2. Walk a Mile in Your Customer’s Shoes

Every organization has its own jargon, acronyms, and internal language; however, customers rarely speak in the same terms and may interact infrequently.

You should analyse what customers are actually asking for through calls, chats, and searches, and ensure your systems and teams understand and respond appropriately.

Simplifying communication and meeting customer needs accurately helps retain loyalty, as Simon explains:

“Walk a mile in your customer’s shoes. And by that, what I mean is in every organization, every vertical, every sector that we work in, we’ve all got our own lingo, our own jargon, our own phrases that we use.

Everybody loves a good acronym. Your customers aren’t necessarily going to speak in the same way as you do. They’re not necessarily going to have the same understanding of the things that you offer as you do, because they don’t necessarily work in your industry.

And they may only interact with you once or twice a year, maybe even less frequently than that.

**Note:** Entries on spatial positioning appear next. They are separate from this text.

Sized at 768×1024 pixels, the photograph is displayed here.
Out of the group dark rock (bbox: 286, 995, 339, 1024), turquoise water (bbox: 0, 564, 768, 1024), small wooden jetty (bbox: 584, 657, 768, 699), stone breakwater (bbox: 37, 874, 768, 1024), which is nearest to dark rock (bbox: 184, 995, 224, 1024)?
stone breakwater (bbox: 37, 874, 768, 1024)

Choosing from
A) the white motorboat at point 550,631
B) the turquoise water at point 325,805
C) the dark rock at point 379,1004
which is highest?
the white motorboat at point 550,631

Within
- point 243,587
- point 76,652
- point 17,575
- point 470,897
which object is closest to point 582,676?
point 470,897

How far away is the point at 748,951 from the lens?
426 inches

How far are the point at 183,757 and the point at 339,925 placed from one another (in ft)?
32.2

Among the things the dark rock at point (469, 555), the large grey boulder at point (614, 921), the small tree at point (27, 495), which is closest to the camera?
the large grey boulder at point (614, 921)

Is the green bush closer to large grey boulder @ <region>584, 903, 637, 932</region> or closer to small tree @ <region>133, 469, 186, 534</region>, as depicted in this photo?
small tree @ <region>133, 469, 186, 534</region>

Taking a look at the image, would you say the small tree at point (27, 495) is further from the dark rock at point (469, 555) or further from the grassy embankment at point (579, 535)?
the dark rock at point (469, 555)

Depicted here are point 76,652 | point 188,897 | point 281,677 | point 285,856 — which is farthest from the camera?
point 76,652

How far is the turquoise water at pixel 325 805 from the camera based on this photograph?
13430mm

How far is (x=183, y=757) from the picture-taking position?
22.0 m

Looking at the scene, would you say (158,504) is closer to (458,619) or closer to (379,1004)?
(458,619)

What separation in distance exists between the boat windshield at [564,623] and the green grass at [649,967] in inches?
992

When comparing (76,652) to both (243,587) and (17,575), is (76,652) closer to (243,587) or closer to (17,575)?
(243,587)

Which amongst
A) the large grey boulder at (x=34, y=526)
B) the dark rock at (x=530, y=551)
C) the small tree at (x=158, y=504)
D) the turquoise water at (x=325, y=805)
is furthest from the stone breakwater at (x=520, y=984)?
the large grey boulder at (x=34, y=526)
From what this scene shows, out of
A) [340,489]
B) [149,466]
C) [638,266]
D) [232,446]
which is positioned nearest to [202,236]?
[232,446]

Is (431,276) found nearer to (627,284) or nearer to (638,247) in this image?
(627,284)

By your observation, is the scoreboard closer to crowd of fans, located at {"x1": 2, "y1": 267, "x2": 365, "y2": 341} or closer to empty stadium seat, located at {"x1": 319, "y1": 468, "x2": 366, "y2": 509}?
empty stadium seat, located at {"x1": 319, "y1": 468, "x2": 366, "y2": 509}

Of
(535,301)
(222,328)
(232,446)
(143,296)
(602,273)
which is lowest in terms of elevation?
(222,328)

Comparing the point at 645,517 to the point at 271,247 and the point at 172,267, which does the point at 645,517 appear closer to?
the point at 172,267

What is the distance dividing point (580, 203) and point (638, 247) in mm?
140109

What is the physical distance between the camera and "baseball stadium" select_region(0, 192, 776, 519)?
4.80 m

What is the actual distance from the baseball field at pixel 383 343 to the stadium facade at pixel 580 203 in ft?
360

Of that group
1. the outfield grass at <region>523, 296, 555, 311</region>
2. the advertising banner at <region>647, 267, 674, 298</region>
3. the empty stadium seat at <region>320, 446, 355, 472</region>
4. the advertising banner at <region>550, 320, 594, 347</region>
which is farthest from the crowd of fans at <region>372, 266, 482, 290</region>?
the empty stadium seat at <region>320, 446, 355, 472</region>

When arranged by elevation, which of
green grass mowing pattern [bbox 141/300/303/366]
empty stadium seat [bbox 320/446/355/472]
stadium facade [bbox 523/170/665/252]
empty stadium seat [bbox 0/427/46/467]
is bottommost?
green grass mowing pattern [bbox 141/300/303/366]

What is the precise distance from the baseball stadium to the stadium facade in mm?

So try and analyse the interactions you have and look at what customers are asking for. What are they searching your website for? What are they starting chats asking for?

And really understand if the things your customers are asking for are correctly mapped through to the right areas that you have internally.

Don’t expect your customers to call everything by the same name you do. If a customer comes through to the wrong team, or the wrong department, is that their mistake or did you ask the wrong questions, or did you have the wrong understanding of what they were asking?

Again, if you can improve the level of service that you offer the customers, they’re going to stay loyal.”

3. Keep Improving and Measuring

Even fully automated interactions, such as chatbots or AI systems, must be monitored for quality, and contact centres should be analysing topics, sentiment, and outcomes to ensure customer queries are resolved effectively.

“I think keep improving, keep measuring what’s going on. So even on digital interactions where you’ve completely automated, so you might be using chatbots or full conversational AI, don’t exclude those from your quality plan.

Analyse those interactions in exactly the same way as you would do a human interaction. Because what you want to ensure is that even where you’re completely automating your interaction with customers, you’re still providing the level of service that people expect of your organization.

So you want to be looking at the topics of conversation, you want to be looking at the sentiment that was associated with those, whether the end result addressed the customer’s query, and really make sure that the quality of those conversations is great.

Because again, if you implement these digital tools for automation and you don’t keep tabs on them, you could be offering a really poor service to your customers and just have no idea that that’s the case.”

Continuous improvement ensures digital channels maintain the same high standard as human interactions, protecting loyalty and trust.